:: Job 1 ::
Answer these questions from the post about IP blacklists:
(a) What does dshield not make available?
(b) Through which three means does the author propose to offer the submitted data?
(c) What does the author identify as the hard part of running such a service?
:: Job 2 ::
Resume the post about IP blacklists, starting after its final sentence.

:: Excerpt ::
There are many online blacklists which are populated by volunteers. I'm looking for such a blacklist which contains records of hosts conducting portscans, ssh brute-forcing, or other similar "badness".
dshield looks good - but doesn't make the scanning IP availble - just shows the port data.
denyhosts allows you to upload/download a list of IPs trying to run ssh bruteforce attacks - but when I wrote my own RPC code to poll that list of IPs I found I couldnt' get the full list.
I'm aware that I could run denyhosts on a spare IP, then just copy the IPs it downloads but that feels icky...
I'm unaware of any existing service that I could use for my purposes.
So would there be any interest in a service listing only portscanning/ssh brute-force IPs? (Allowing DNS queries, XML-RPC, or rsync downloads of the submitted data.)
Obviously I have my own reason for wanting such a list of bad IPs... Those are probably obvious, but it does seem like it would be generally useful.
I'd be willing to host a server to process the submitted reports, and make the results available, but I guess thats the easy part. The hard part is persuading people to run my "submit IP" client. Which has to understand ssh logs, iptable logs, or something similar.. Ugh.

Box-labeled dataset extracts
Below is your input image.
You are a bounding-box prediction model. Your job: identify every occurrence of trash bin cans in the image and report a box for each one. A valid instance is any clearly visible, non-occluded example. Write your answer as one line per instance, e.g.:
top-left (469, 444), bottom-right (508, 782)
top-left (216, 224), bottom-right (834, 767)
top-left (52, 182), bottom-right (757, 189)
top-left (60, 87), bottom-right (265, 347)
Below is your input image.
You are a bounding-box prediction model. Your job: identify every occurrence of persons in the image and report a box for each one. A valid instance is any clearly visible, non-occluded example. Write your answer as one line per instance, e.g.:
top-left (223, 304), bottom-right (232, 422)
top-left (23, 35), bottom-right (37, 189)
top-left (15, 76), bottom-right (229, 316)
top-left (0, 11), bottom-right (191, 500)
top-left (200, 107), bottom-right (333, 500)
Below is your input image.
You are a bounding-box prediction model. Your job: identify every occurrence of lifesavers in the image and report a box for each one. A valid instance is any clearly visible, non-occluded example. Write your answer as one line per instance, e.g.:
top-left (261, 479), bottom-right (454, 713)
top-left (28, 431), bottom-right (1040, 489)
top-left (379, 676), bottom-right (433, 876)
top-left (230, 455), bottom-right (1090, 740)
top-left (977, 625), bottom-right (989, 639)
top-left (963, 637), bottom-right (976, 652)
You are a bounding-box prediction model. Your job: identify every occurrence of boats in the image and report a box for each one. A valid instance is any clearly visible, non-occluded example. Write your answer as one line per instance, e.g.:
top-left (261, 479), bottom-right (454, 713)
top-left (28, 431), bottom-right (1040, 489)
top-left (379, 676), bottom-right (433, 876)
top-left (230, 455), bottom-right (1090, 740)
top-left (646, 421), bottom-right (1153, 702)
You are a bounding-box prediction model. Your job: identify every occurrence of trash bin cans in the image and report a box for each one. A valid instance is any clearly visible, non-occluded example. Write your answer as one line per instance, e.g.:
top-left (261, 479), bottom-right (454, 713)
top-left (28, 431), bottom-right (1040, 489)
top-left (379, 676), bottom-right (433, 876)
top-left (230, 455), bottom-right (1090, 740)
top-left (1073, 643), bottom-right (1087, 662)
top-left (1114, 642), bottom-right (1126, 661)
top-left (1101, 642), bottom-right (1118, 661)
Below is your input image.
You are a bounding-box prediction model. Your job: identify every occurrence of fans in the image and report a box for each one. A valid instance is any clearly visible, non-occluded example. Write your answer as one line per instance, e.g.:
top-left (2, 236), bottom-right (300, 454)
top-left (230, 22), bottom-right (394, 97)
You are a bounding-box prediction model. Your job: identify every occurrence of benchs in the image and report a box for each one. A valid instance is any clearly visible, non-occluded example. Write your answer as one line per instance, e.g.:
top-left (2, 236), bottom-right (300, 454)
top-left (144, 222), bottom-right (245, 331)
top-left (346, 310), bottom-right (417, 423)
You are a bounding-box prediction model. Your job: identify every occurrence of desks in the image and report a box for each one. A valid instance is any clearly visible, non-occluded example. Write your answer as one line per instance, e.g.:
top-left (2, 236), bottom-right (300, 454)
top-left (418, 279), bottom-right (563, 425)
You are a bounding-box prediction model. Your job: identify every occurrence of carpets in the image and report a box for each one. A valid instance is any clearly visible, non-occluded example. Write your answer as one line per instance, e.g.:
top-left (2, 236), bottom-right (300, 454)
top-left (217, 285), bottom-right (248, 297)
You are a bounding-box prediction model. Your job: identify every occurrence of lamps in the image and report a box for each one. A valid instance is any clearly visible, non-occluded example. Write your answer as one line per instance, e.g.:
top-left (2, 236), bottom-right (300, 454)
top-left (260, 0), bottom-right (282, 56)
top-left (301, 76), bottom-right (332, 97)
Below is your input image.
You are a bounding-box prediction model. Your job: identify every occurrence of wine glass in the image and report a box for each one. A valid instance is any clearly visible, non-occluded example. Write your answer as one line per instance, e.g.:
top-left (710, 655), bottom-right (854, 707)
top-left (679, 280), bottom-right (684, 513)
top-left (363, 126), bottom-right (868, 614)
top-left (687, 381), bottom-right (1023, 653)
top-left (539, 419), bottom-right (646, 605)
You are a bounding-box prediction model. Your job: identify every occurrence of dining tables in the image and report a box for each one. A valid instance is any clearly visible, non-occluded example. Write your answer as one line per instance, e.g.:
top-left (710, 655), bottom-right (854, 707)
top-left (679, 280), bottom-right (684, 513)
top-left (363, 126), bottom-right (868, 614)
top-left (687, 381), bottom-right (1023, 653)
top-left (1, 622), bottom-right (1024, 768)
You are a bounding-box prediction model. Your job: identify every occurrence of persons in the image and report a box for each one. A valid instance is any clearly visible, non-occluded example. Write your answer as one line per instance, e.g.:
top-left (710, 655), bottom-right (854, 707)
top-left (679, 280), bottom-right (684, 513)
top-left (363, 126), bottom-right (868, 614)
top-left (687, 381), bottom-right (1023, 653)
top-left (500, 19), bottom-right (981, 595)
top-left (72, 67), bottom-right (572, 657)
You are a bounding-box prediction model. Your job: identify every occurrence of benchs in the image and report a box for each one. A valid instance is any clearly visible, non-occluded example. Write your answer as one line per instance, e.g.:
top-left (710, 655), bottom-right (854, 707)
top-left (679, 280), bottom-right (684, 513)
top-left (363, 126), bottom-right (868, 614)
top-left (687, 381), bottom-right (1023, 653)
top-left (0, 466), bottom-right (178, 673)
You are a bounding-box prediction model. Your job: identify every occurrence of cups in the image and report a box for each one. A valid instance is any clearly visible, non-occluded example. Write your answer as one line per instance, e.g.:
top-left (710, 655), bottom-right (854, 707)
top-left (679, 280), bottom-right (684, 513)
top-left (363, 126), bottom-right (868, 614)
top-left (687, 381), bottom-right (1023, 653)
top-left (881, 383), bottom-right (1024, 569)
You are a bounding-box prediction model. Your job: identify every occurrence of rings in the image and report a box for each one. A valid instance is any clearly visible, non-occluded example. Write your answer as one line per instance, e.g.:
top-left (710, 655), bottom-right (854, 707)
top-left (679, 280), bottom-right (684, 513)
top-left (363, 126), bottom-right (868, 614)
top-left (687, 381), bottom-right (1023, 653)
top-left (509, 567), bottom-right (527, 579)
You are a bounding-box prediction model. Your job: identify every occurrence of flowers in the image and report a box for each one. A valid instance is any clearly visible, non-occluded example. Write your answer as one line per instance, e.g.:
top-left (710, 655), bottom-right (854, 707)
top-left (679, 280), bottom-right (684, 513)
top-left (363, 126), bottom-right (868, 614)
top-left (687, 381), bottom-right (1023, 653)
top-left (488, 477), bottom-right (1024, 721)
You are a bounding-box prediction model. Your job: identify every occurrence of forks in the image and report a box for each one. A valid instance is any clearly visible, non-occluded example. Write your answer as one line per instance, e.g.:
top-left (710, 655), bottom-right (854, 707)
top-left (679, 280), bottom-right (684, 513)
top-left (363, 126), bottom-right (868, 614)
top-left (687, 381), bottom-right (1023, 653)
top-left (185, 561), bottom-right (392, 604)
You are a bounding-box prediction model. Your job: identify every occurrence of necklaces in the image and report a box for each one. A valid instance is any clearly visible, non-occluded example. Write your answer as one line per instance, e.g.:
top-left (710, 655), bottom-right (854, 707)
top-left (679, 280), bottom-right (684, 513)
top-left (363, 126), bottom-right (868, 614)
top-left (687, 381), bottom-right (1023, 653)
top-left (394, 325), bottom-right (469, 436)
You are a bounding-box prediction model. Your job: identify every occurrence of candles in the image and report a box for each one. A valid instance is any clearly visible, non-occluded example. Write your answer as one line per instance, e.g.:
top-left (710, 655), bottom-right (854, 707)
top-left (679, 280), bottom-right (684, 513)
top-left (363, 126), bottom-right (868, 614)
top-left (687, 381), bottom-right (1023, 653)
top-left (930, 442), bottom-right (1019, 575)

:: Final result 1 ::
(a) The scanning IP; it shows only the port data.
(b) DNS queries, XML-RPC, and rsync downloads.
(c) Persuading people to run the author's "submit IP" client.

:: Final result 2 ::
I guess between the machiens I work with and the machines I host myself I've got a fair number of IPs which I could collect scans from - I could populate the database myself. But this is a perfect job for distributed submission.
ObQuote: Batoru rowaiaru
It would probably be better to have your own, private database but then the concept is less interesting. So I'm not really sure that this is a perfect job for distributed submission ;)
You do raise a valid point. If you allow anybody to submit reports then the drawback is that some people will submit malicious reports.
The common approach seems to be to ignore reports of address 1.2.3.4 unless N people have submitted it. But in the presence of botnets that kind of approach doesn't help.
I think you need to have some trust metric involved whereby you pay attention to history and hope for the best.
But quite how that would work in practise is hard to predict. Almost an interesting enough reason to start it up!
For the moment I've changed my personal firewalls to log connects on port 23, 222, and 1022. Any client that hits all those ports will be a good candidate for auto-submitting to any system that I do come up with - private or public.
I suspect that IPs would rotate on and off the list very quickly - but if the query/lookup is fast then it would still be useful for my purposes.
Thanks for the offer Clifford. I've written most of the code now, and I'm just playing with it.
So far I've got:
Expect another post in a few days when I've got the submission handled properly..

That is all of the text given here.